By Bob Bernard
It was both a last hurrah....and a new beginning.
The 1994 production of Manuel Penella’s El gato montés (The Wildcat) by (what was then) the Los Angeles Music Center Opera (LAMCO) marked the final gathering together of our opera company’s initial group of associated artists who, during the previous eight years, provided a casting reservoir for its productions and worked with the Opera League of Los Angeles, going into private homes, giving mini-concerts and encouraging sign-ups for season subscriptions.
In the lead photo, Suzanna Guzmán is the Gypsy Woman, Michael Gallup is Hormigón, sort-of a “consulting” picador for Plácido Domingo’s bullfighter Rafael Ruiz, and Verónica Villarroel is Soleá, the focal point of the love triangle between Ruiz and Juanillo (the wildcat, or bandit). Besides Guzmán, other associated artists were John Atkins (Cairdes, a friend of the family), Richard Bernstein (Recalcao, the mozo de espada, the lad of the swords, for bullfighter Ruiz), and Greg Fedderly (Street Vendor).
As a new beginning, it – besides being the first Spanish language opera staged by the LAMCO - marked the first performance of this work in the U.S. since the 1921 production at NYC’s Park Theater, the opening night conducted by composer Penella. As Artistic Advisor to LAMCO, Domingo provided the impetus for this new staging. As he recounted to LA Times staff writer Lewis Segal: “My mother and my father met singing zarzuelas. My mother (as Soleá) used to declare her love to my father (as Ruiz) every night in the work and, after three months, my father said that he’d heard it so much that he accepted it. So they got married.”
The opera deals with the rivalry between bullfighter Ruiz (Soleá’s current love) and bandit Juanillo (Soleá’s early love).

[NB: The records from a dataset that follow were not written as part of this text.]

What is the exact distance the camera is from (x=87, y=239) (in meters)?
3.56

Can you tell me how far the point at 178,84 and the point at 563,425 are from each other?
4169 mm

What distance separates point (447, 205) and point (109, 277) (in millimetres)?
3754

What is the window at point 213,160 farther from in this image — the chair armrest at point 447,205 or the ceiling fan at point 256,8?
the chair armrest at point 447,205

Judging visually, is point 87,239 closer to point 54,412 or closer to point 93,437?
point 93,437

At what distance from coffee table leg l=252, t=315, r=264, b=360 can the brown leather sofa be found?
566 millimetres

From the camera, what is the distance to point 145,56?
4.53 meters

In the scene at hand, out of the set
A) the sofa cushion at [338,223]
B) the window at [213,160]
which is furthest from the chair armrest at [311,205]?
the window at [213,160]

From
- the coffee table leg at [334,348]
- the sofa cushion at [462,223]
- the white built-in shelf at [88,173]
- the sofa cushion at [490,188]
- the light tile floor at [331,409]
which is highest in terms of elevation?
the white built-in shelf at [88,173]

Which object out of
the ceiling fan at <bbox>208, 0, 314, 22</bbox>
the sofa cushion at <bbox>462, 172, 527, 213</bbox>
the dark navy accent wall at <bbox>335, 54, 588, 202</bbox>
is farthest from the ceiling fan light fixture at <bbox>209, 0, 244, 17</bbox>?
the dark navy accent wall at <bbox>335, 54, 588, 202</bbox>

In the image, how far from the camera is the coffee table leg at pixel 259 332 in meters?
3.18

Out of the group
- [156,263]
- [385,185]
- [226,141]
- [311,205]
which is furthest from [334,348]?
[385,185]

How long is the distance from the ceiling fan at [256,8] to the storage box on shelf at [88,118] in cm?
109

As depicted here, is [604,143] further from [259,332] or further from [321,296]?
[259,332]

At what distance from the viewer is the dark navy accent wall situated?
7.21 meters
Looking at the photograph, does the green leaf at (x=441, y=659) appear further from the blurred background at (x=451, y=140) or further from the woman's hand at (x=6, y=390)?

Act 1 includes a barely avoided duel between the two men. Act 2’s highlight is the bullfight scene in which Ruiz is killed. The opera’s prominent gift to the music world is act 2’s Pasodobles, generally known now as the unofficial anthem for Spanish bullfighting.
Act 3, along with the final moments of act 2, has motivated the creation of several modifications to Penella’s work. LAMCO’s production, with acknowledged (but unspecified) editing of both Penella’s music and libretto by conductor Maestro Miguel Roa, had Soleá dying of grief immediately after Ruiz’s death in the bullring. Act 3 then was dominated, first by family and community mourners for Soleá, and then by a beautiful, deeply-moving lamentation of Juanillo, going through an accelerated version of the Kubler-Ross protocol, and culminating with Juanillo’s appeal for an “assisted suicide,” calling for his compadre Pezuño to shoot him through the heart before the police could capture him.
As profoundly beautiful as LAMCO’s version was, act 3’s fundamental weakness remained as having only one of the three principals still be alive at its start. So when Domingo became Artistic Director for the Washington National Opera, he promoted El gato montés to be a production for the 1996-97 season. Then, with the concurrence of stage director Emilio Sagi, he had conductor Miguel Roa compose new music for act 3, resulting in:
- Soleá would not die of grief at Act 2’s end.
- Instead, Soleá would be taken to Juanillo’s mountain lair in act 3.
- There, new (duet) music (composed by Roa) would have Soleá and Juanillo reminisce in memory of their early days together.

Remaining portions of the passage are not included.